Thinking thin brings new layering and thermal abilities to the semiconductor industry

What would a simple technique to remove thin layers from otherwise thick, rigid semiconductor crystals mean for the semiconductor industry? This concept has been actively explored for years, as integrated circuits made on thin layers hold promise for developments including improved thermal characteristics, lightweight stackability and a high degree of flexibility compared to conventionally thick substrates.

In a significant advance, a research group from IBM successfully applied their new “controlled spalling” layer transfer technique to gallium nitride (GaN) crystals, a prevalent semiconductor material, and created a pathway for producing many layers from a single substrate.

As they report in the Journal of Applied Physics, from AIP Publishing, controlled spalling can be used to produce thin layers from thick GaN crystals without causing crystalline damage. The technique also makes it possible to measure basic physical properties of the material system, like strain-induced optical effects and fracture toughness, which are otherwise difficult to measure.

The same 20-micron spalled GaN film, demonstrating the film's flexibility. Credit: Bedell/IBM Research

The same 20-micron spalled GaN film, demonstrating the film’s flexibility. Credit: Bedell/IBM Research

Single-crystal GaN wafers are extremely expensive, where just one 2-inch wafer can cost thousands of dollars, so having more layers means getting more value out of each wafer. Thinner layers also provide performance advantages for power electronics, since it offers lower electrical resistance and heat is easier to remove.

“Our approach to thin film removal is intriguing because it’s based on fracture,” said Stephen W. Bedell, research staff member at IBM Research and one of the paper’s authors. “First, we first deposit a nickel layer onto the surface of the material we want to remove. This nickel layer is under tensile strength — think drumhead. Then we simply roll a layer of tape onto the nickel, hold the substrate down so it can’t move, and then peel the tape off. When we do this, the stressed nickel layer creates a crack in the underlying material that goes down into the substrate and then travels parallel to the surface.”

Their method boils down to simply peeling off the tape, nickel layer and a thin layer of the substrate material stuck to the nickel.

“A good analogy of how remarkable this process is can be made with a pane of glass,” Bedell said. “We’re breaking the glass in the long direction, so instead of a bunch of broken glass shards, we’re left with two full sheets of glass. We can control how much of the surface is removed by adjusting the thickness of the nickel layer. Because the entire process is done at room temperature, we can even do this on finished circuits and devices, rendering them flexible.”

The group’s work is noteworthy for multiple reasons. For starters, it’s by far the simplest method of transferring thin layers from thick substrates. And it may well be the only layer transfer method that’s materially agnostic.

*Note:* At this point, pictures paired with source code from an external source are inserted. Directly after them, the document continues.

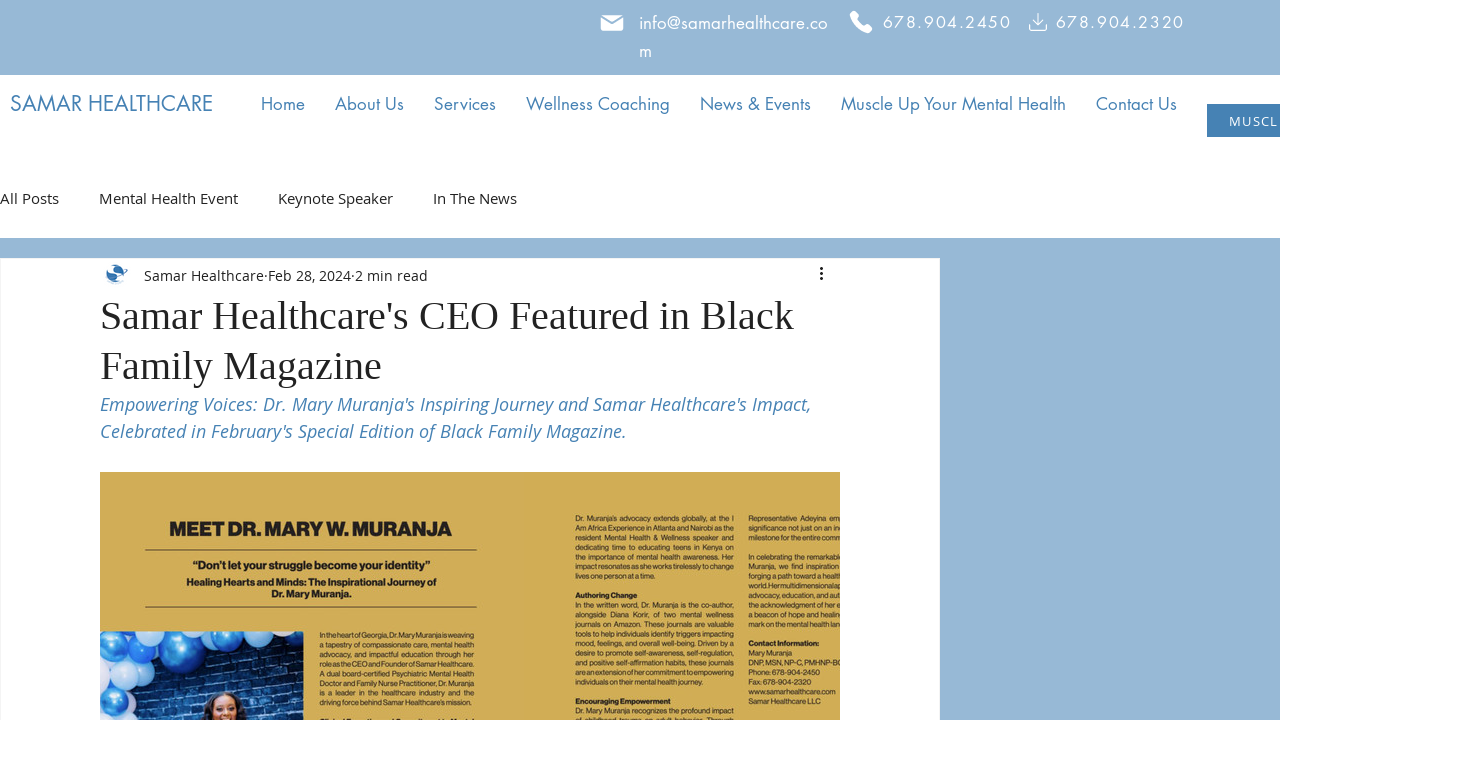

--- FILE ---
content_type: text/css; charset=utf-8
request_url: https://www.samarhealthcare.com/_serverless/pro-gallery-css-v4-server/layoutCss?ver=2&id=z3w8815875-not-scoped&items=3609_2500_1618%7C3508_2500_1618&container=472_740_550.5_720&options=gallerySizeType:px%7CenableInfiniteScroll:true%7CtitlePlacement:SHOW_ON_HOVER%7CarrowsSize:23%7CimageMargin:5%7CgalleryLayout:4%7CisVertical:false%7CgallerySizePx:300%7CcubeRatio:1.7777777777777777%7CcubeType:fit%7CgalleryThumbnailsAlignment:none
body_size: -116
content:
#pro-gallery-z3w8815875-not-scoped .pro-gallery-parent-container{ width: 740px !important; height: 551px !important; } #pro-gallery-z3w8815875-not-scoped [data-hook="item-container"][data-idx="0"].gallery-item-container{opacity: 1 !important;display: block !important;transition: opacity .2s ease !important;top: 0px !important;left: 0px !important;right: auto !important;height: 551px !important;width: 851px !important;} #pro-gallery-z3w8815875-not-scoped [data-hook="item-container"][data-idx="0"] .gallery-item-common-info-outer{height: 100% !important;} #pro-gallery-z3w8815875-not-scoped [data-hook="item-container"][data-idx="0"] .gallery-item-common-info{height: 100% !important;width: 100% !important;} #pro-gallery-z3w8815875-not-scoped [data-hook="item-container"][data-idx="0"] .gallery-item-wrapper{width: 851px !important;height: 551px !important;margin: 0 !important;} #pro-gallery-z3w8815875-not-scoped [data-hook="item-container"][data-idx="0"] .gallery-item-content{width: 851px !important;height: 551px !important;margin: 0px 0px !important;opacity: 1 !important;} #pro-gallery-z3w8815875-not-scoped [data-hook="item-container"][data-idx="0"] .gallery-item-hover{width: 851px !important;height: 551px !important;opacity: 1 !important;} #pro-gallery-z3w8815875-not-scoped [data-hook="item-container"][data-idx="0"] .item-hover-flex-container{width: 851px !important;height: 551px !important;margin: 0px 0px !important;opacity: 1 !important;} #pro-gallery-z3w8815875-not-scoped [data-hook="item-container"][data-idx="0"] .gallery-item-wrapper img{width: 100% !important;height: 100% !important;opacity: 1 !important;} #pro-gallery-z3w8815875-not-scoped [data-hook="item-container"][data-idx="1"].gallery-item-container{opacity: 1 !important;display: block !important;transition: opacity .2s ease !important;top: 0px !important;left: 856px !important;right: auto !important;height: 551px !important;width: 851px !important;} #pro-gallery-z3w8815875-not-scoped [data-hook="item-container"][data-idx="1"] .gallery-item-common-info-outer{height: 100% !important;} #pro-gallery-z3w8815875-not-scoped [data-hook="item-container"][data-idx="1"] .gallery-item-common-info{height: 100% !important;width: 100% !important;} #pro-gallery-z3w8815875-not-scoped [data-hook="item-container"][data-idx="1"] .gallery-item-wrapper{width: 851px !important;height: 551px !important;margin: 0 !important;} #pro-gallery-z3w8815875-not-scoped [data-hook="item-container"][data-idx="1"] .gallery-item-content{width: 851px !important;height: 551px !important;margin: 0px 0px !important;opacity: 1 !important;} #pro-gallery-z3w8815875-not-scoped [data-hook="item-container"][data-idx="1"] .gallery-item-hover{width: 851px !important;height: 551px !important;opacity: 1 !important;} #pro-gallery-z3w8815875-not-scoped [data-hook="item-container"][data-idx="1"] .item-hover-flex-container{width: 851px !important;height: 551px !important;margin: 0px 0px !important;opacity: 1 !important;} #pro-gallery-z3w8815875-not-scoped [data-hook="item-container"][data-idx="1"] .gallery-item-wrapper img{width: 100% !important;height: 100% !important;opacity: 1 !important;} #pro-gallery-z3w8815875-not-scoped .pro-gallery-prerender{height:551px !important;}#pro-gallery-z3w8815875-not-scoped {height:551px !important; width:740px !important;}#pro-gallery-z3w8815875-not-scoped .pro-gallery-margin-container {height:551px !important;}#pro-gallery-z3w8815875-not-scoped .one-row:not(.thumbnails-gallery) {height:553px !important; width:745px !important;}#pro-gallery-z3w8815875-not-scoped .one-row:not(.thumbnails-gallery) .gallery-horizontal-scroll {height:553px !important;}#pro-gallery-z3w8815875-not-scoped .pro-gallery-parent-container:not(.gallery-slideshow) [data-hook=group-view] .item-link-wrapper::before {height:553px !important; width:745px !important;}#pro-gallery-z3w8815875-not-scoped .pro-gallery-parent-container {height:551px !important; width:740px !important;}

“We’ve already demonstrated the transfer of silicon, germanium, gallium arsenide, gallium nitride/sapphire, and even amorphous materials like glass, and it can be applied at nearly any time in the fabrication flow, from starting materials to partially or fully finished circuits,” Bedell said.

Turning a parlor trick into a reliable process, working to ensure that this approach would be a consistent technique for crack-free transfer, led to surprises along the way.

“The basic mechanism of substrate spalling fracture started out as a materials science problem,” he said. “It was known that metallic film deposition would often lead to cracking of the underlying substrate, which is considered a bad thing. But we found that this was a metastable phenomenon, meaning that we could deposit a thick enough layer to crack the substrate, but thin enough so that it didn’t crack on its own — it just needed a crack to get started.”

Their next discovery was how to make the crack initiation consistent and reliable. While there are many ways to generate a crack — laser, chemical etching, thermal, mechanical, etc. — it turns out that the simplest way, according to Bedell, is to terminate the thickness of the nickel layer very abruptly near the edge of the substrate.

“This creates a large stress discontinuity at the edge of the nickel film so that once the tape is applied, a small pull on the tape consistently initiates the crack in that region,” he said.

Though it may not be obvious, gallium nitride is a vital material to our everyday lives. It’s the underlying material used to fabricate blue, and now white, LEDs (for which the 2014 Nobel Prize in physics was awarded) as well as for high-power, high-voltage electronics. It may also prove useful for inherent biocompatibility, which when combined with control spalling may permit ultrathin bioelectronics or implantable sensors.

“Controlled spalling has already been used to create extremely lightweight, high-efficiency GaAs-based solar cells for aerospace applications and flexible state-of-the-art circuits,” Bedell said.

The group is now working with research partners to fabricate high-voltage GaN devices using this approach. “We’ve also had great interaction with many of the GaN technology leaders through the Department of Energy’s ARPA-E SWITCHES program and hope to use controlled spalling to enable novel devices through future partnerships,” Bedell said.